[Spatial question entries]
◆ ◆ ◆ ◆ ◆ ◆ ◆

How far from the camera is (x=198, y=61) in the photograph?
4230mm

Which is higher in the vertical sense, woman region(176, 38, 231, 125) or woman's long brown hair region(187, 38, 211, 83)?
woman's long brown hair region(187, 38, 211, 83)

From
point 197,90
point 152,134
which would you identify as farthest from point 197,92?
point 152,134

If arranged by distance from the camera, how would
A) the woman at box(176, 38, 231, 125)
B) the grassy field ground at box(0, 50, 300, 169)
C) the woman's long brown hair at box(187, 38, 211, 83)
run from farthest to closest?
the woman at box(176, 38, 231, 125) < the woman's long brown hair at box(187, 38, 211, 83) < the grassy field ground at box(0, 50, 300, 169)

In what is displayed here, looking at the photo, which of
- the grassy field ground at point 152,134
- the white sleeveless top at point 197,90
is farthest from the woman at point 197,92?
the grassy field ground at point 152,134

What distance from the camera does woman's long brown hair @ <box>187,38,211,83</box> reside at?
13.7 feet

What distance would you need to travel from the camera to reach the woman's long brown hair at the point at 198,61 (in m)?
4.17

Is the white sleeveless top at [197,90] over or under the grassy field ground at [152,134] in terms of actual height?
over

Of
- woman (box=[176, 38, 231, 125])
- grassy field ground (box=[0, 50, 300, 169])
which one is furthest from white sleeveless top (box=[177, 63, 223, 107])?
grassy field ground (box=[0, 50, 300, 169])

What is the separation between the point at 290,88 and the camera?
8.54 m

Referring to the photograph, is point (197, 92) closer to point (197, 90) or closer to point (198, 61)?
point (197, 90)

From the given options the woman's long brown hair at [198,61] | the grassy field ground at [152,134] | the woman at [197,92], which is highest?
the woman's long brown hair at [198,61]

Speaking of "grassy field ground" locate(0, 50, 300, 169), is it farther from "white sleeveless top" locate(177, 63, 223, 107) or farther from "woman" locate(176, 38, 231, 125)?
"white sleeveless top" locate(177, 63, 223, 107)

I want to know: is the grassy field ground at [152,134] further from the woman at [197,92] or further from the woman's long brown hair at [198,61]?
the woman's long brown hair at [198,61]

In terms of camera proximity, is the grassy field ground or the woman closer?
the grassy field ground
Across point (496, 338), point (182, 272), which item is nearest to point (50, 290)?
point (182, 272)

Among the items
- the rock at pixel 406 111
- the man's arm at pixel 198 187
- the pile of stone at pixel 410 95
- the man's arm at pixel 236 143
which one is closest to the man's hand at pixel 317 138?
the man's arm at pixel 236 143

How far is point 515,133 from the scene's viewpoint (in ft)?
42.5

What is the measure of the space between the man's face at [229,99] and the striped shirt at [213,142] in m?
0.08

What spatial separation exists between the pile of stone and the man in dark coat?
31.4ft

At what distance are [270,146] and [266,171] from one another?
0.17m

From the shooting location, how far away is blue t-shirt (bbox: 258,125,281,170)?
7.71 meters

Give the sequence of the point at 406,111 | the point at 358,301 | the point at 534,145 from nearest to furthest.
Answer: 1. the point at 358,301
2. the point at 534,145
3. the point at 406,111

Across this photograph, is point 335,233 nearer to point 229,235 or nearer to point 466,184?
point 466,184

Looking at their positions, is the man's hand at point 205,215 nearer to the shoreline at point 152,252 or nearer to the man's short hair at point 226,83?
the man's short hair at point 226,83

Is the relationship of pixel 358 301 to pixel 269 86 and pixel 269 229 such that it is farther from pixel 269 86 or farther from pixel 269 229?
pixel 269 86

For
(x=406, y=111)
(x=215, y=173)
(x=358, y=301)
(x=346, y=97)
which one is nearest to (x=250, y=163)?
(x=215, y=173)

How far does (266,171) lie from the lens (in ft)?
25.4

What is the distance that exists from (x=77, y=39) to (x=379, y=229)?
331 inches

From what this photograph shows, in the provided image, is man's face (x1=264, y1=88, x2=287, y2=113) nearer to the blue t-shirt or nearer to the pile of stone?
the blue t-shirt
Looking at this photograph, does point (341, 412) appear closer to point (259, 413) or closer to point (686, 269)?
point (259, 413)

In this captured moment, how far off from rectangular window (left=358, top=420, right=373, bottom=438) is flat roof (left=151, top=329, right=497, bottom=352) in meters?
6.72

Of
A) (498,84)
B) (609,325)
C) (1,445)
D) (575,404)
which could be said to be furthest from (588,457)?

◆ ◆ ◆ ◆ ◆ ◆ ◆

• _Brief_
Please set out every line of the data above as a numbered list, skipping the blank lines.

• _Answer for this exercise_
1. How far from the camera is (x=198, y=61) in the photograph?
2. 4230mm
3. Which is higher in the vertical sense, woman region(176, 38, 231, 125) or woman's long brown hair region(187, 38, 211, 83)?
4. woman's long brown hair region(187, 38, 211, 83)
5. From
6. point 197,90
7. point 152,134
8. which would you identify as farthest from point 197,92?
9. point 152,134
10. If arranged by distance from the camera, how would
11. A) the woman at box(176, 38, 231, 125)
12. B) the grassy field ground at box(0, 50, 300, 169)
13. C) the woman's long brown hair at box(187, 38, 211, 83)
14. run from farthest to closest?
15. the woman at box(176, 38, 231, 125) < the woman's long brown hair at box(187, 38, 211, 83) < the grassy field ground at box(0, 50, 300, 169)
16. In what is displayed here, looking at the photo, which of
17. - the grassy field ground at point 152,134
18. - the white sleeveless top at point 197,90
19. is farthest from the woman at point 197,92?
20. the grassy field ground at point 152,134
21. What distance from the camera does woman's long brown hair @ <box>187,38,211,83</box> reside at?
22. 13.7 feet
23. What distance would you need to travel from the camera to reach the woman's long brown hair at the point at 198,61 (in m)?
24. 4.17
25. Is the white sleeveless top at [197,90] over or under the grassy field ground at [152,134] in terms of actual height?
26. over
27. Of
28. - woman (box=[176, 38, 231, 125])
29. - grassy field ground (box=[0, 50, 300, 169])
30. which one is furthest from white sleeveless top (box=[177, 63, 223, 107])?
31. grassy field ground (box=[0, 50, 300, 169])
32. What is the separation between the point at 290,88 and the camera?
33. 8.54 m
34. Referring to the photograph, is point (197, 92) closer to point (197, 90) or closer to point (198, 61)?
35. point (197, 90)
36. From the given options the woman's long brown hair at [198,61] | the grassy field ground at [152,134] | the woman at [197,92], which is highest?
37. the woman's long brown hair at [198,61]
38. Speaking of "grassy field ground" locate(0, 50, 300, 169), is it farther from "white sleeveless top" locate(177, 63, 223, 107) or farther from "woman" locate(176, 38, 231, 125)?
39. "white sleeveless top" locate(177, 63, 223, 107)
40. I want to know: is the grassy field ground at [152,134] further from the woman at [197,92] or further from the woman's long brown hair at [198,61]?
41. the woman's long brown hair at [198,61]
42. In terms of camera proximity, is the grassy field ground or the woman closer?
43. the grassy field ground
44. Across point (496, 338), point (182, 272), which item is nearest to point (50, 290)?
45. point (182, 272)
46. Among the items
47. - the rock at pixel 406 111
48. - the man's arm at pixel 198 187
49. - the pile of stone at pixel 410 95
50. - the man's arm at pixel 236 143
51. which one is closest to the man's hand at pixel 317 138?
52. the man's arm at pixel 236 143
53. How far is point 515,133 from the scene's viewpoint (in ft)?
54. 42.5
55. What is the measure of the space between the man's face at [229,99] and the striped shirt at [213,142] in m?
56. 0.08
57. What spatial separation exists between the pile of stone and the man in dark coat?
58. 31.4ft
59. At what distance are [270,146] and [266,171] from one another?
60. 0.17m
61. From the shooting location, how far away is blue t-shirt (bbox: 258,125,281,170)?
62. 7.71 meters
63. Give the sequence of the point at 406,111 | the point at 358,301 | the point at 534,145 from nearest to furthest.
64. Answer: 1. the point at 358,301
65. 2. the point at 534,145
66. 3. the point at 406,111
67. Across this photograph, is point 335,233 nearer to point 229,235 or nearer to point 466,184?
68. point 466,184
69. Looking at their positions, is the man's hand at point 205,215 nearer to the shoreline at point 152,252 or nearer to the man's short hair at point 226,83?
70. the man's short hair at point 226,83
71. Is the relationship of pixel 358 301 to pixel 269 86 and pixel 269 229 such that it is farther from pixel 269 86 or farther from pixel 269 229?
72. pixel 269 86
73. For
74. (x=406, y=111)
75. (x=215, y=173)
76. (x=358, y=301)
77. (x=346, y=97)
78. which one is nearest to (x=250, y=163)?
79. (x=215, y=173)
80. How far does (266,171) lie from the lens (in ft)?
81. 25.4
82. What is the distance that exists from (x=77, y=39) to (x=379, y=229)?
83. 331 inches
84. From what this photograph shows, in the provided image, is man's face (x1=264, y1=88, x2=287, y2=113) nearer to the blue t-shirt or nearer to the pile of stone?
85. the blue t-shirt
86. Looking at this photograph, does point (341, 412) appear closer to point (259, 413) or closer to point (686, 269)?
87. point (259, 413)
88. In this captured moment, how far off from rectangular window (left=358, top=420, right=373, bottom=438) is flat roof (left=151, top=329, right=497, bottom=352) in meters?
89. 6.72
90. Of
91. A) (498,84)
92. B) (609,325)
93. C) (1,445)
94. D) (575,404)
95. which could be said to be furthest from (588,457)?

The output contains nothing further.